**JOB ITEM**
Display each line from the entries below that contains the word "with".

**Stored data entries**

+ + + + +

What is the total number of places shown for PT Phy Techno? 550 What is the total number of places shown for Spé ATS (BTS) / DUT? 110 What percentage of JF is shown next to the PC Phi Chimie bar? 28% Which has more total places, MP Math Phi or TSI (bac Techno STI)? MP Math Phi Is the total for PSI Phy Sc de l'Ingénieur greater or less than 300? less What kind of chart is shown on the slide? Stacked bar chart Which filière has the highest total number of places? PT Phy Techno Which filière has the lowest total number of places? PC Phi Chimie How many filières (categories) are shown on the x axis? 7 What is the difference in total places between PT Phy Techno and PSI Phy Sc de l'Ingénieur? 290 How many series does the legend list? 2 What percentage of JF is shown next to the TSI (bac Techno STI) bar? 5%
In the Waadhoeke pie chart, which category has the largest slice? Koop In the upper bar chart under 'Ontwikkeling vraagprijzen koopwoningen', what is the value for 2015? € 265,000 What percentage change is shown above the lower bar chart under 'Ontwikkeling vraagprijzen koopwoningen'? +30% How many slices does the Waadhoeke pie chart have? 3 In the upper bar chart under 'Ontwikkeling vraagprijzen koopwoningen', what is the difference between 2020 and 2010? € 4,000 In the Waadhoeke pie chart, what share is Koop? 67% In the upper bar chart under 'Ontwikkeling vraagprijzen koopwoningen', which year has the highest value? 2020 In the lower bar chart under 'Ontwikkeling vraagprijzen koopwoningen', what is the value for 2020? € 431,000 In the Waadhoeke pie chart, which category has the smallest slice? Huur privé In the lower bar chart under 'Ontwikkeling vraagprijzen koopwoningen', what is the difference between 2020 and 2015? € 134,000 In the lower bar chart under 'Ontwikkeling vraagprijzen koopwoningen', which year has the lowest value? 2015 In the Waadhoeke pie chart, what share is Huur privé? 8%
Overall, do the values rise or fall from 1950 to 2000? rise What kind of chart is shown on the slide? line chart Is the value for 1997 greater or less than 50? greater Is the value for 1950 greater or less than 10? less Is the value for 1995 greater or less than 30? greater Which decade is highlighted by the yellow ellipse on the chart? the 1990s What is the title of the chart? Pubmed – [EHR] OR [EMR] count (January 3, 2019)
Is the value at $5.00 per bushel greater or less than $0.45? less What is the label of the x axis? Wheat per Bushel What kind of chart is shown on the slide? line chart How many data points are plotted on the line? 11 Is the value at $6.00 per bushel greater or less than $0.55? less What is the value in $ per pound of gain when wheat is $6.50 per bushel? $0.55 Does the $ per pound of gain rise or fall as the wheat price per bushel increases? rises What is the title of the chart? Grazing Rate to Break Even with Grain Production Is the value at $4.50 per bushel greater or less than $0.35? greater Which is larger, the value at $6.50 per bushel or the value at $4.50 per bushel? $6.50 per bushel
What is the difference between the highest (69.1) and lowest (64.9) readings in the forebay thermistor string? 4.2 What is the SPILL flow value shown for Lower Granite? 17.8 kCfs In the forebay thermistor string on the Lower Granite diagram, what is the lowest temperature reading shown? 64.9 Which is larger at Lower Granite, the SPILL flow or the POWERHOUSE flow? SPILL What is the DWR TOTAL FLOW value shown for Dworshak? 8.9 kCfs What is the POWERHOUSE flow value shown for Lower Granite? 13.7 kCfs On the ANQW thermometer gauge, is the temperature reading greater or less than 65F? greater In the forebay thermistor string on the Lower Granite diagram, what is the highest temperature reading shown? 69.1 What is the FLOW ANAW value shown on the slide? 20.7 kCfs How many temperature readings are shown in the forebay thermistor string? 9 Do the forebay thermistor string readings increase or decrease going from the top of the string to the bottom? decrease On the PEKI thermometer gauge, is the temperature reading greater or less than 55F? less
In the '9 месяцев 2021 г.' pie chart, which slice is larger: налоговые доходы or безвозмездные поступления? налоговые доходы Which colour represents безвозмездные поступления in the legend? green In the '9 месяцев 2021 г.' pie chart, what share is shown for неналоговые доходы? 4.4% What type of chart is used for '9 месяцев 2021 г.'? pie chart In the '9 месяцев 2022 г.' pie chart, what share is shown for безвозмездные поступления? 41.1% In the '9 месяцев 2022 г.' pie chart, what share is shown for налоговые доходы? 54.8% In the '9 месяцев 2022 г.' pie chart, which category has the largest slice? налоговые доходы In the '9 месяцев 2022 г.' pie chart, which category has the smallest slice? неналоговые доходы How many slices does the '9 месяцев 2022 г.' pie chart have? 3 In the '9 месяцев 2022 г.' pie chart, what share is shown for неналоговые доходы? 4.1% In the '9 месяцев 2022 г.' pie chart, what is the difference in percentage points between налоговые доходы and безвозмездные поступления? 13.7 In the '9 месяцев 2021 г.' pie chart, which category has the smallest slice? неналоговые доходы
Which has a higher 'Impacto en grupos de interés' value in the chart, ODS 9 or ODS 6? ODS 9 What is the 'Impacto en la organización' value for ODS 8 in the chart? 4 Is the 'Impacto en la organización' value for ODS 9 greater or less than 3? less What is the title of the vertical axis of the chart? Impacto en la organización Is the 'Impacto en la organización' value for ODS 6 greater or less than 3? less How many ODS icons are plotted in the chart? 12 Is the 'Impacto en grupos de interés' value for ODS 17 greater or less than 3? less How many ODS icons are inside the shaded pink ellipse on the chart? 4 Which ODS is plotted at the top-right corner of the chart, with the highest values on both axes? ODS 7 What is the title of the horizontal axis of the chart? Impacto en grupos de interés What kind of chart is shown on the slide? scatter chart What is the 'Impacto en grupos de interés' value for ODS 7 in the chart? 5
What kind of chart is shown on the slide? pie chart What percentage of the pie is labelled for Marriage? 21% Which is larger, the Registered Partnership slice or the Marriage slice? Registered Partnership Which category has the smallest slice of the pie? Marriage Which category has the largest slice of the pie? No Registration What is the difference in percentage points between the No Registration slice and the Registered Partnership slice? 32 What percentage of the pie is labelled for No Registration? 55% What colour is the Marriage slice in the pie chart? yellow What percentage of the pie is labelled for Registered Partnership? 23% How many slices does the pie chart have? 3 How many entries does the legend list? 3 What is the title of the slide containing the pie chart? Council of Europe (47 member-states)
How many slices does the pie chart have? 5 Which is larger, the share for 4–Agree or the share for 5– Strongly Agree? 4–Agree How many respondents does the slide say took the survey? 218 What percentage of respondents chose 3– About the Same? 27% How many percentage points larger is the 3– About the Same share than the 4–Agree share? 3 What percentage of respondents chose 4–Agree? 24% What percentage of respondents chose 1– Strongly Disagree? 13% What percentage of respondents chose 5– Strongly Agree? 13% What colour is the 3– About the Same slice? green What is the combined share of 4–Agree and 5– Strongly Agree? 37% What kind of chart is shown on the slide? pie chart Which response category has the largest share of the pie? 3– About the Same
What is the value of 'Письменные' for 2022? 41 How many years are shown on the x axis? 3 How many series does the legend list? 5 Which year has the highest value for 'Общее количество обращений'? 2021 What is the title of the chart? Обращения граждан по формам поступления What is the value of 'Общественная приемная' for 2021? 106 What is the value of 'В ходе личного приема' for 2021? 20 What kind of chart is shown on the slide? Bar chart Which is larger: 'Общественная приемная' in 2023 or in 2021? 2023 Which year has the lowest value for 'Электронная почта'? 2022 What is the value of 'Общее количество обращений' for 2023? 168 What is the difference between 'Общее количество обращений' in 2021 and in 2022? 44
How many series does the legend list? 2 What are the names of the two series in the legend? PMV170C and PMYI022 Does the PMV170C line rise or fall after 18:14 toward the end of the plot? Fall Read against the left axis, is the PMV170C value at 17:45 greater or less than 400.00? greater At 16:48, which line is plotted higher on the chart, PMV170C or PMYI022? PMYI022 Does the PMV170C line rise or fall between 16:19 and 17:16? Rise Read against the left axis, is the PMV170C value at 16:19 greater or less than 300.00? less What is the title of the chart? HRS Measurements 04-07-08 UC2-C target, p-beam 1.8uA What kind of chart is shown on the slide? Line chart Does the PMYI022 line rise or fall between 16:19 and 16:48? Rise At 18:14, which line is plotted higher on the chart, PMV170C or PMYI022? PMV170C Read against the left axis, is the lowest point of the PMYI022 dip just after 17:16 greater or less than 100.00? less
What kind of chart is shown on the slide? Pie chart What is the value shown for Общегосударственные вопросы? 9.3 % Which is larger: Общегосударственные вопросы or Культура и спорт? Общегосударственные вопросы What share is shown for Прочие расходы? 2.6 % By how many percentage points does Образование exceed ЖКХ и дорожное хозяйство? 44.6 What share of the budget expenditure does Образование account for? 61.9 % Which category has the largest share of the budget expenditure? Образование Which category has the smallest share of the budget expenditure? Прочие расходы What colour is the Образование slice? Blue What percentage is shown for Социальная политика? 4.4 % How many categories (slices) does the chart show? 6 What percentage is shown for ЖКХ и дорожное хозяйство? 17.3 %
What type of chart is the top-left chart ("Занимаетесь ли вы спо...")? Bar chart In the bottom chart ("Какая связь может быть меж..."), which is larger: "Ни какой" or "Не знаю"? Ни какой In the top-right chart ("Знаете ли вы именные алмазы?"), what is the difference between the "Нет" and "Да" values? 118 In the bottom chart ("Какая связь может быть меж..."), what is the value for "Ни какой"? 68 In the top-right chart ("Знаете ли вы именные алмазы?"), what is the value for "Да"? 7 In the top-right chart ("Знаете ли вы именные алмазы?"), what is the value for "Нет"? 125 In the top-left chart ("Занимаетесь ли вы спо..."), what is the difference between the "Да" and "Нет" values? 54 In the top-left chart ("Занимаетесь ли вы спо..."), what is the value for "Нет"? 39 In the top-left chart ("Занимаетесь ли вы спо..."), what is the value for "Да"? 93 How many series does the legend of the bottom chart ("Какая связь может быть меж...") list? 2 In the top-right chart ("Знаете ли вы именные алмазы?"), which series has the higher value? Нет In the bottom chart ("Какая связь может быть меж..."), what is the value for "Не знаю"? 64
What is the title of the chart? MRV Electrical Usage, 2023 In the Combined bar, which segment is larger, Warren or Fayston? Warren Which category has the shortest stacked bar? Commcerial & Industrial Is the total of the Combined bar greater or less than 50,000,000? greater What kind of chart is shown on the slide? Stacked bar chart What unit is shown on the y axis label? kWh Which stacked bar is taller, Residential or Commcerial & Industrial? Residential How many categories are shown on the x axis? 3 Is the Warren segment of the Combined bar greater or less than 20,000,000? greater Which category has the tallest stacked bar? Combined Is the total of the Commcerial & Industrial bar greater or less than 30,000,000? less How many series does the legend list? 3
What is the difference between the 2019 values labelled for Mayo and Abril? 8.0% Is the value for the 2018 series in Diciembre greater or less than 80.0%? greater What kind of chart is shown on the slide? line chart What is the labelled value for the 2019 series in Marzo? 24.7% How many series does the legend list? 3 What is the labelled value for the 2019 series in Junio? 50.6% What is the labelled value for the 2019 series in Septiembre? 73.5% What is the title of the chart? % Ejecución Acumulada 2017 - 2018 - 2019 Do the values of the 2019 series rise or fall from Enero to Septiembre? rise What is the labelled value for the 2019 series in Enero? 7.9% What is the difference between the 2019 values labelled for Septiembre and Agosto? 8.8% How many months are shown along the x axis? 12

+ + + + +

**RESPONSE AREA**
Is the value at $5.00 per bushel greater or less than $0.45? less What is the label of the x axis? Wheat per Bushel What kind of chart is shown on the slide? line chart How many data points are plotted on the line? 11 Is the value at $6.00 per bushel greater or less than $0.55? less What is the value in $ per pound of gain when wheat is $6.50 per bushel? $0.55 Does the $ per pound of gain rise or fall as the wheat price per bushel increases? rises What is the title of the chart? Grazing Rate to Break Even with Grain Production Is the value at $4.50 per bushel greater or less than $0.35? greater Which is larger, the value at $6.50 per bushel or the value at $4.50 per bushel? $6.50 per bushel
Which has a higher 'Impacto en grupos de interés' value in the chart, ODS 9 or ODS 6? ODS 9 What is the 'Impacto en la organización' value for ODS 8 in the chart? 4 Is the 'Impacto en la organización' value for ODS 9 greater or less than 3? less What is the title of the vertical axis of the chart? Impacto en la organización Is the 'Impacto en la organización' value for ODS 6 greater or less than 3? less How many ODS icons are plotted in the chart? 12 Is the 'Impacto en grupos de interés' value for ODS 17 greater or less than 3? less How many ODS icons are inside the shaded pink ellipse on the chart? 4 Which ODS is plotted at the top-right corner of the chart, with the highest values on both axes? ODS 7 What is the title of the horizontal axis of the chart? Impacto en grupos de interés What kind of chart is shown on the slide? scatter chart What is the 'Impacto en grupos de interés' value for ODS 7 in the chart? 5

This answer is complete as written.